Last updated: December 22, 2024

When it comes to visualizing stock market data, generating daily and intraday charts can be a crucial part of a trader's toolkit. Mplfinance, a library for creating financial charts in Python, makes this easier by providing an intuitive interface and powerful set of charting capabilities. In this article, I'll walk you through the process of automating the creation of these charts using mplfinance.

What is mplfinance?

mplfinance is a library built around matplotlib, explicitly geared for financial data plotting. Leveraging the capabilities of Python’s pandas to manipulate data, it allows you to create high-quality candlestick, moving averages, and other market analyses charts effortlessly.

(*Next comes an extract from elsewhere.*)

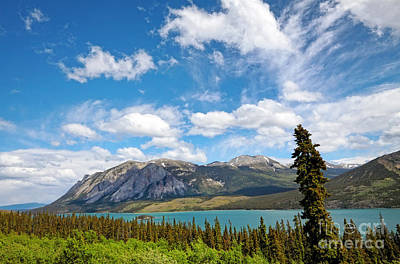 Photograph - Yukon Scenics by Charline Xia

Setting Up Your Environment

Before diving into chart creation, ensure you have Python and the necessary libraries installed. If you haven't already, you can set up your environment by installing the dependencies via pip:

pip install mplfinance pandas

These two packages are key components needed to facilitate data handling and chart generation.

Loading Your Data

To start creating your charts, you'll first need to gather your market data. Usually, this can be in the form of a CSV file that includes historical stock data. For this example, let's assume we have a CSV file named data.csv:

import pandas as pd

data = pd.read_csv('data.csv', index_col=0, parse_dates=True)
print(data.head())

This piece of code loads the data into a DataFrame, which mplfinance can use.

Generating Daily Charts

Once the data is loaded, generating a daily candle chart is straightforward:

import mplfinance as mpf

mpf.plot(data, type='candle', title='Daily Candlestick Chart', style='yahoo', mav=(5,10,20))

Here, the code generates a candlestick chart of your data with moving averages of 5, 10, and 20 days. The style is set to 'yahoo', which is one amongst various available styles in mplfinance that modifies the aesthetics of the chart.

Creating Intraday Charts

Generating intraday charts is not much different than daily charts. However, they offer fine-grained insights by focusing on time intervals shorter than the daily spectrum:

intraday_data = data.between_time('09:30', '16:00')
mpf.plot(intraday_data, type='ohlc', title='Intraday 5-Minute OHLC', style='charles', volume=True)

This code snippet specifically filters the data to include only regular market hours and plots the chart with OHLC bars.

Automation Techniques

To automate these chart generation tasks, you can use Python scripts that run at scheduled intervals using utilities like cron jobs on Unix or Task Scheduler on Windows.

# Automate using schedule library
import schedule
import time

def job():
    mpf.plot(data, type='candle', title='Automated Daily Candle Chart', style='mike')

# Setup a schedule to run every day at market close
schedule.every().day.at("16:30").do(job)

while True:
    schedule.run_pending()
    time.sleep(60)

This script showcases automation using the schedule library that runs the chart generation function every day after market close, maintaining your insights upto date.

Conclusion

Using the mplfinance library simplifies the complex task of financial chart plotting. By automating these tasks, you not only save on substantial manual workload but also ensure consistency and reliability in your trading insights. Whether you’d like to visualize daily or intraday data, mplfinance streamlines it through just a few lines of Python, critical for any data-driven traders building strategic insights.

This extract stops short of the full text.